Source: analyticsinsight.net

We usually hear a lot about human-level AI or artificial intelligence but little do we realize that the human mind and AI are actually quite interlinked. The brain’s neural network and artificial neural network possess some similarities between themselves. Both are trained on data, while the brain learns from real-life data and experiences involuntarily, AI neural networks are trained purposely with gathered data voluntarily. Both respond in accordance with the learnings they have received. Moreover, with the advancement in technology AI has begun to learn and evolve on its own which is quite similar to the regular evolution of the human brain.
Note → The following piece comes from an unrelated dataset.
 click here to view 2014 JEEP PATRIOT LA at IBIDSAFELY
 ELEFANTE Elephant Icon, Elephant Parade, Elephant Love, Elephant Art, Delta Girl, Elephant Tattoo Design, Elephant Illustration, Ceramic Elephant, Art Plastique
However, they do have tons of differentiation as well, but when it comes to neuroscience and AI, they are way more connected than one could ever wonder.

AI is more linked to dopamine-reinforced learning than you may think. DeepMind AI published a blog post on their discovery that the human brain and AI learning methods are closely linked when it comes to learning through reward.

Computer scientists have developed algorithms for reinforcement learning in artificial systems. These algorithms enable AI systems to learn complex strategies without external instruction, guided instead by reward predictions.

As noted by the post, a recent development in computer science – which yields significant improvements in performance on reinforcement learning problems – may provide a deep, parsimonious explanation for several previously unexplained features of reward learning in the brain, and opens up new avenues of research into the brain’s dopamine system, with potential implications for learning and motivation disorders.

DeepMind found that dopamine neurons in the brain were each tuned to different levels of pessimism or optimism. If they were a choir, they wouldn’t all be singing the same note, but harmonizing – each with a consistent vocal register, like bass and soprano singers. In artificial reinforcement learning systems, this diverse tuning creates a richer training signal that greatly speeds learning in neural networks, and researchers speculate that the brain might use it for the same reason.

The existence of distributional reinforcement learning in the brain has interesting implications both for AI and neuroscience. Firstly, this discovery validates distributional reinforcement learning – it gives researchers increased confidence that AI research is on the right track since this algorithm is already being used in the most intelligent entity they are aware of: the brain.

Secondly, it raises new questions for neuroscience and new insights for understanding mental health and motivation. What happens if an individual’s brain “listens” selectively to optimistic versus pessimistic dopamine neurons? Does this give rise to impulsivity or depression? A strength of the brain is its powerful representations – how are these sculpted by distributional learning? Once an animal learns about the distribution of rewards, how is that representation used downstream? How does the variability of optimism across dopamine cells relate to other known forms of diversity in the brain?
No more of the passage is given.